**Problem:**
All lines of the records below that contain the word "Wales" must be listed.

==== Data to process

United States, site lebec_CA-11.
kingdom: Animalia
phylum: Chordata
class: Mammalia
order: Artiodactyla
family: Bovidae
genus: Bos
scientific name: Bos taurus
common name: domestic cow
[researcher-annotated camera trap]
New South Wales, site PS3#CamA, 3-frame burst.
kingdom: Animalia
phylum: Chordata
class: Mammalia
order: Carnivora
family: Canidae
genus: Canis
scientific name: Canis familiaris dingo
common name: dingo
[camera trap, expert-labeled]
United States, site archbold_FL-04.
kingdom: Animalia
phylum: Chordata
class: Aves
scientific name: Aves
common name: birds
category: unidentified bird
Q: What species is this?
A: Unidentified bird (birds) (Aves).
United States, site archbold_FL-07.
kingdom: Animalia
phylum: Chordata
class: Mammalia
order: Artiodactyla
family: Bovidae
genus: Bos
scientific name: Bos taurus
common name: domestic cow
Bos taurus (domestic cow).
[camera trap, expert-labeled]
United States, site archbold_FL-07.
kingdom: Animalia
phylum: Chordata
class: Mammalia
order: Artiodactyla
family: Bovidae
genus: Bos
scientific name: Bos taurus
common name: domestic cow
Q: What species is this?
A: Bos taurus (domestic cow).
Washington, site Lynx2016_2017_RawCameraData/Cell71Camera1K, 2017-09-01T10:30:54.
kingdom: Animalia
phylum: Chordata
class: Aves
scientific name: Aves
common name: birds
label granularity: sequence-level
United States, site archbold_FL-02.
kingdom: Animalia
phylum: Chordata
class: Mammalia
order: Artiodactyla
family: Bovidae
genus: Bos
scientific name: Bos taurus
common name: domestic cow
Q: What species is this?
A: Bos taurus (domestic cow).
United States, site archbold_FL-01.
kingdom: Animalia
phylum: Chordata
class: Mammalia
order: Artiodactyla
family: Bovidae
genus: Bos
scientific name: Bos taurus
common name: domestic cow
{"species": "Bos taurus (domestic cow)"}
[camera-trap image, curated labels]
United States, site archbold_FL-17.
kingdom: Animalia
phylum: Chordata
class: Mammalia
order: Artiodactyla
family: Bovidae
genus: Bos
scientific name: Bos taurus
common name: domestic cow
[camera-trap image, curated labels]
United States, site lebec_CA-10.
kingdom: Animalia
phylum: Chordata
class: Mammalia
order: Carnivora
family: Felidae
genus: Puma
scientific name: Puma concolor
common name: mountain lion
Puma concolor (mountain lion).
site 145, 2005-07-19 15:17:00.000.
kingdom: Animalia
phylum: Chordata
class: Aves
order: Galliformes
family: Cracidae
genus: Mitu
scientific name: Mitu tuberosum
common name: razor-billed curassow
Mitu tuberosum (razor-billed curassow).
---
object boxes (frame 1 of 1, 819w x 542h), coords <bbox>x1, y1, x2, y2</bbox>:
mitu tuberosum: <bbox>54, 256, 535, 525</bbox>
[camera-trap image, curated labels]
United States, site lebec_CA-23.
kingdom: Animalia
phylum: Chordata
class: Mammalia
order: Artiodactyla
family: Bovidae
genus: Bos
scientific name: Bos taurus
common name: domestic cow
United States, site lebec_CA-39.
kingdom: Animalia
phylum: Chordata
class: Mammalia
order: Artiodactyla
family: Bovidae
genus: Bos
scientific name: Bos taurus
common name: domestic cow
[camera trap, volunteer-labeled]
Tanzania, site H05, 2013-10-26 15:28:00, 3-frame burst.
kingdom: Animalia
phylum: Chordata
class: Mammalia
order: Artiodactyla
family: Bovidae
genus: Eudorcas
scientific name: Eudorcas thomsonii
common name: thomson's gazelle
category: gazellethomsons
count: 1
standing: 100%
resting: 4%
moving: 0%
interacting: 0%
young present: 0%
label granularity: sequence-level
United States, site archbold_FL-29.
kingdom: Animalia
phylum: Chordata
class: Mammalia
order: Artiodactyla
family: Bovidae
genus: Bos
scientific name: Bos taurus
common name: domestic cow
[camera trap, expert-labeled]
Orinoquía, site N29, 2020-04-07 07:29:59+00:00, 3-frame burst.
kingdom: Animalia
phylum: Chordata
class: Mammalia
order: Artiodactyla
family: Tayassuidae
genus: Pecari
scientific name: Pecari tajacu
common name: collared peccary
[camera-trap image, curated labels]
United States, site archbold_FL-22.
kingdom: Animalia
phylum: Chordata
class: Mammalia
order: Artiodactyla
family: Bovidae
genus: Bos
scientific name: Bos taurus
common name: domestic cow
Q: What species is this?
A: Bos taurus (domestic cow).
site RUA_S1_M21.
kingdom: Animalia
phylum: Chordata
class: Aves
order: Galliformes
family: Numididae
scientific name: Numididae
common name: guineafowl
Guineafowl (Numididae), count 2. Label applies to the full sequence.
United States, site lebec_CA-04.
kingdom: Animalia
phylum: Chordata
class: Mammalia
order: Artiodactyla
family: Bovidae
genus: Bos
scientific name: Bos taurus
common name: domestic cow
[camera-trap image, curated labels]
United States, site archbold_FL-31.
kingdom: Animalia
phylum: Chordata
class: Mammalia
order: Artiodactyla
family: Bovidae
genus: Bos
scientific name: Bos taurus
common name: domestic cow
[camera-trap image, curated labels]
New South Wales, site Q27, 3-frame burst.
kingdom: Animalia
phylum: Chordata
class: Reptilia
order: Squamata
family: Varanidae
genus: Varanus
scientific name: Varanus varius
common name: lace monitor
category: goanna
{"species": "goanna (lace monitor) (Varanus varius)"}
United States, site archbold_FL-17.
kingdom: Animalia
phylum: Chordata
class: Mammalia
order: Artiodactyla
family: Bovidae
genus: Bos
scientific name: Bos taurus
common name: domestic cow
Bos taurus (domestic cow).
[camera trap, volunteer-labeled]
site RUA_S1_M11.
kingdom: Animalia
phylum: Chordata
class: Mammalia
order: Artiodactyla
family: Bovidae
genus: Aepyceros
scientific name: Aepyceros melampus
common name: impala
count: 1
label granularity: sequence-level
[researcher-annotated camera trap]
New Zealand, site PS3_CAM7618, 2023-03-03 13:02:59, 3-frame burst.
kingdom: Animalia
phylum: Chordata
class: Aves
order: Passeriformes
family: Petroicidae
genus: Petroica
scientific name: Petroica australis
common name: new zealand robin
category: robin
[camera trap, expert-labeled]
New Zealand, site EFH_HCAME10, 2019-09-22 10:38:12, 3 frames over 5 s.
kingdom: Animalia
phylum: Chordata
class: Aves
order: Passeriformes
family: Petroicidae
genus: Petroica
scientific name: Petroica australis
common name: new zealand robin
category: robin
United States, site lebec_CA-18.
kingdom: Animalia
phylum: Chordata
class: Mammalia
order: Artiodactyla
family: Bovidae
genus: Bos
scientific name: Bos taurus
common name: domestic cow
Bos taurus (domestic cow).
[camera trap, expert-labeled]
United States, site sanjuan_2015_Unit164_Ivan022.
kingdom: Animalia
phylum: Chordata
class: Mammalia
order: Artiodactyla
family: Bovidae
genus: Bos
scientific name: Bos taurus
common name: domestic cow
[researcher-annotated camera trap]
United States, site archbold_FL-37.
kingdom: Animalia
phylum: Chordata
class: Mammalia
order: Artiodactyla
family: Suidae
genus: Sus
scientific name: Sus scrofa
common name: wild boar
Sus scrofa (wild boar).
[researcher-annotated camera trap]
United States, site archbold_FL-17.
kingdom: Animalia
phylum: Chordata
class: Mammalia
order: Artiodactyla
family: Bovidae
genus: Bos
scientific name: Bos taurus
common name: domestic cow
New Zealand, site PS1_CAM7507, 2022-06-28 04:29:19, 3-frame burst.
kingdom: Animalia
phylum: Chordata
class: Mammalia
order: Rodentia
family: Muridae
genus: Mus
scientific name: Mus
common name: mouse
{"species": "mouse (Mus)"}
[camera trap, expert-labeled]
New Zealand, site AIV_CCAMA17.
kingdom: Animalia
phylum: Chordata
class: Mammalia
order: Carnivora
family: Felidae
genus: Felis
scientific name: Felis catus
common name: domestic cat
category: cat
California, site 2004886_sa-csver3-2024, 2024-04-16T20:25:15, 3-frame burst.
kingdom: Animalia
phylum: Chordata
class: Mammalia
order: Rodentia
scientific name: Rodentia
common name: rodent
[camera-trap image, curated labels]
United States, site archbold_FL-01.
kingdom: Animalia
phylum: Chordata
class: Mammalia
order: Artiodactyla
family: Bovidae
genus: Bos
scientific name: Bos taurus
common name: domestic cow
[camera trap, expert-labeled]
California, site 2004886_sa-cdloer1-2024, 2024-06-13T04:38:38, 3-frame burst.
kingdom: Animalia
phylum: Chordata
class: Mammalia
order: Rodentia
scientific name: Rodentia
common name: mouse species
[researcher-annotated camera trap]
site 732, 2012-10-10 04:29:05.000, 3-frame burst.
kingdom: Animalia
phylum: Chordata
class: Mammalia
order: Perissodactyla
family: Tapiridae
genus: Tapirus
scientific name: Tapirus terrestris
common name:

========

**Solution for this exercise:**
New South Wales, site PS3#CamA, 3-frame burst.
New South Wales, site Q27, 3-frame burst.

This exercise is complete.